The domestic boom in flatscreen televisions could pump hundreds of thousands of tonnes of extra carbon into the atmosphere each, hampering Britain's attempts to cut emissions.
Research by the Liberal Democrats suggested yesterday that the hi-tech televisions would increase emissions by 700,000 tonnes a year by 2010 - a 70 per cent increase from Britain's 63 million television sets. The figures come amid widespread calls for changes in consumer behaviour in the wake of the Stern report on the dangers of global warming.
The research indicates that growth in sales would require power equivalent to the output of half a large coal-fired power station.
The party called on ministers to impose an energy rating on all televisions sets, along the lines of the A-G ratings already given to some household appliances.
Chris Huhne, the Liberal Democrat environment spokesman, said: "The energy used by TVs is already leading to tonnes of carbon being released every year.
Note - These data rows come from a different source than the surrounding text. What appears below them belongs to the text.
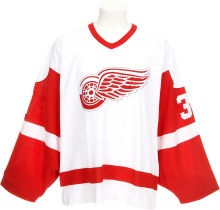 """2003-04 Dominik Hasek Game Worn Detroit Red Wings Jersey. This jersey, worn by one of the game's most prominent goaltenders (""""The Dominator"""") is an example of one of the most classic hockey uniforms thinkable."""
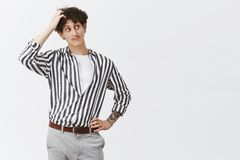 Unsure cute and trendy young jewish guy with curly hair moustache and tattoos scratching head and gazing right with. Clueless unsure expressiong doubting while stock photos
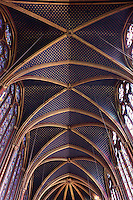 View from below of the ceiling of the nave in the upper chapel of La Sainte-Chapelle (The Holy Chapel), 1248, Paris, France. The ribs are underlined with red strips with golden L. and the vaults are covered by golden stars. La Sainte-Chapelle was commissioned by King Louis IX of France to house his collection of Passion Relics, including the Crown of Thorns. The Sainte-Chapelle is considered among the highest achievements of the Rayonnant period of Gothic architecture. Picture by Manuel Cohen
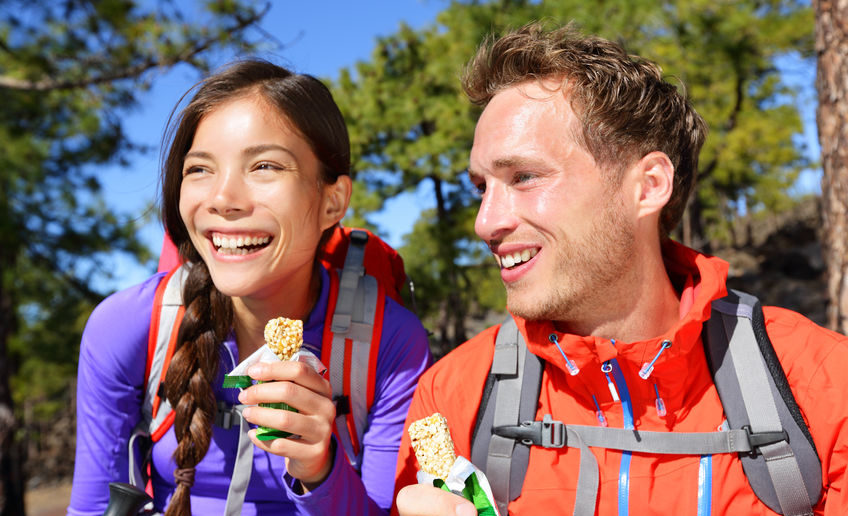 32707644 - couple eating muesli bar hiking. happy people enjoying granola cereal bars living healthy active lifestyle in mountain nature. woman and man hiker sitting laughing during hike.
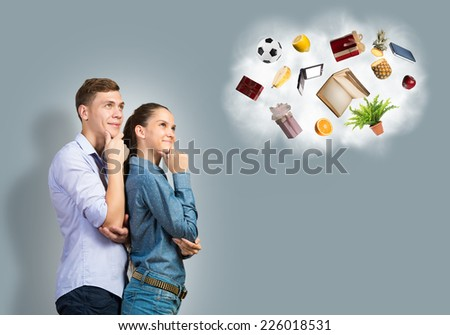 Young couple dreaming about future successful life - stock photo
The energy rating scheme must be expanded, so that consumers can know how much energy each appliance they buy will use. The experience with 'white goods' suggests that labelling should work well to change behaviour, but if it does not, then the Government could also examine a charge on the purchaser of equipment that is particularly energy inefficient."
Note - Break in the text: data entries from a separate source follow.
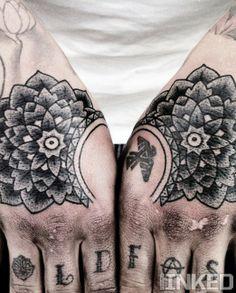 Symmetrical flower hand tattoos by Mike Adams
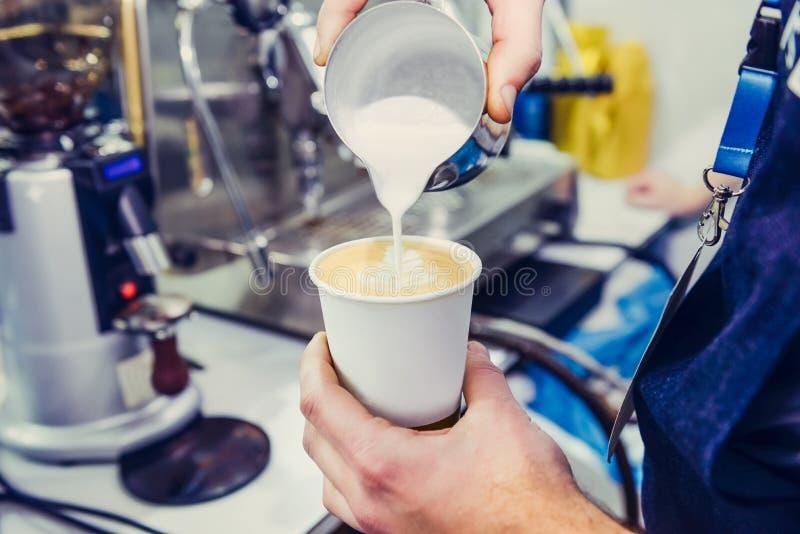Barista usando la máquina del café que prepara el café fresco y que vierte la leche al café del café express hace arte del latte  foto de archivo
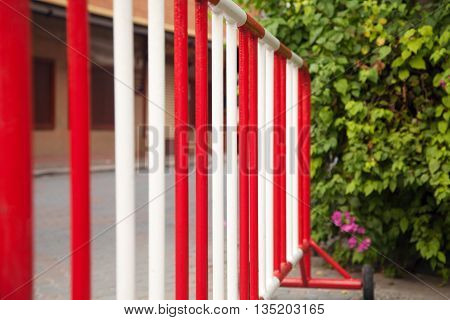 Metal red and white safety barrier on a road. Stop sign railing against green bushes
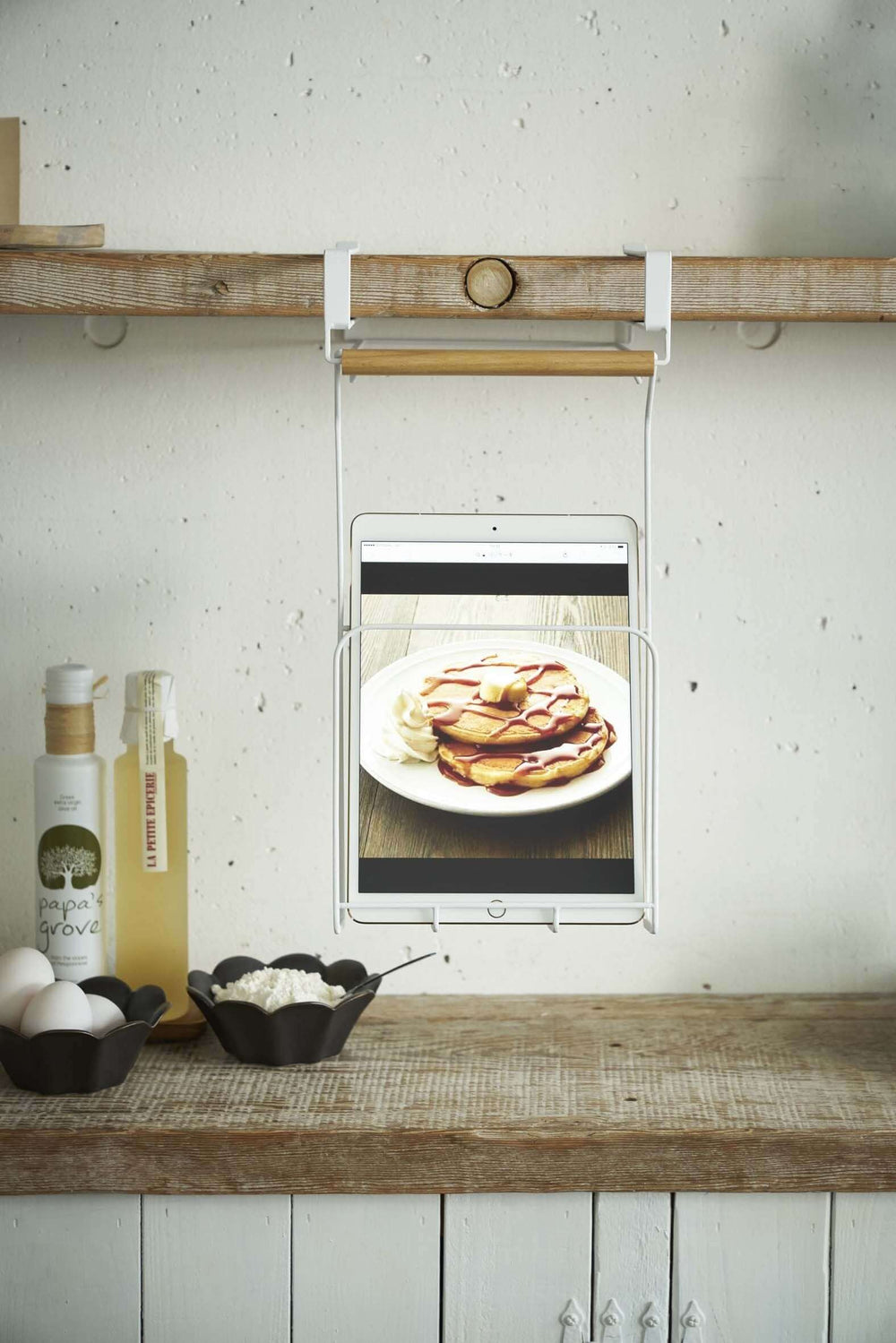 Yamazaki Under-Shelf Tablet and Cookbook Holder attached to a floating shelf above a kitchen counter, holding a tablet that is displaying a recipe image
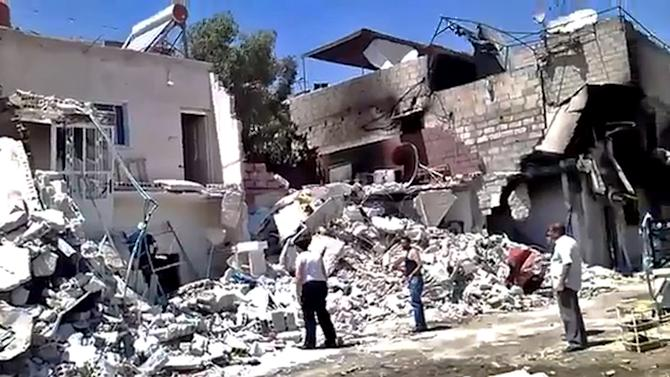 This citizen journalism image provided by Ugarit News, taken on Monday, July 23, 2012, purports to show damage from heavy shelling of the al-Qadam district of Damascus, Syria. (AP Photo/ Ugarit News) THE ASSOCIATED PRESS IS UNABLE TO INDEPENDENTLY VERIFY THE AUTHENTICITY, CONTENT, LOCATION OR DATE OF THIS CITIZEN JOURNALIST IMAGE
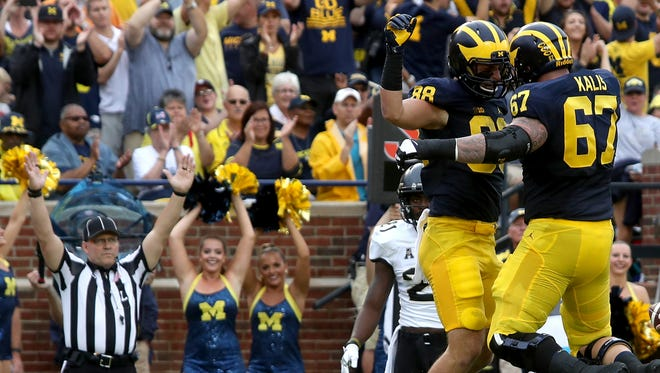 Michigan tight end Jake Butt and teammate #67 Kyle Kalis celebrate Butt's TD against Central Florida at Michigan Stadium on Saturday, Sept.10, 2016.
Sales of flat screen televisions have boomed as prices have fallen. But research by the Government's Market Transformation Programme (MTP), which tracks future trends, shows that current flat screen televisions larger than 24 inches use more than three times the electricity of their conventional counterparts.
There are currently 63 million television sets in the UK, which use 9.6 terra watt hours of electricity each year and are estimated to be responsible for 1 million tonnes of carbon.
The MTP estimates the number of televisions in Britain will rise to 67 million sets by 2010 - a 6 per cent increase. But the power consumed by the sets will leap to an estimated 15.7 terra watt hours - and carbon emissions will jump to 1.7 million tonnes a year.
Martin Williams, climate campaigner for Friends of the Earth, said power consumption varied between television sets, with some flat screen televisions more efficient than the equivalent older models. But he warned that the slim sets could encourage people to upgrade to larger screens.
Mr Williams backed the calls for power ratings, but urged the Government to ban the most inefficient household appliances to force manufacturers to cut power useage.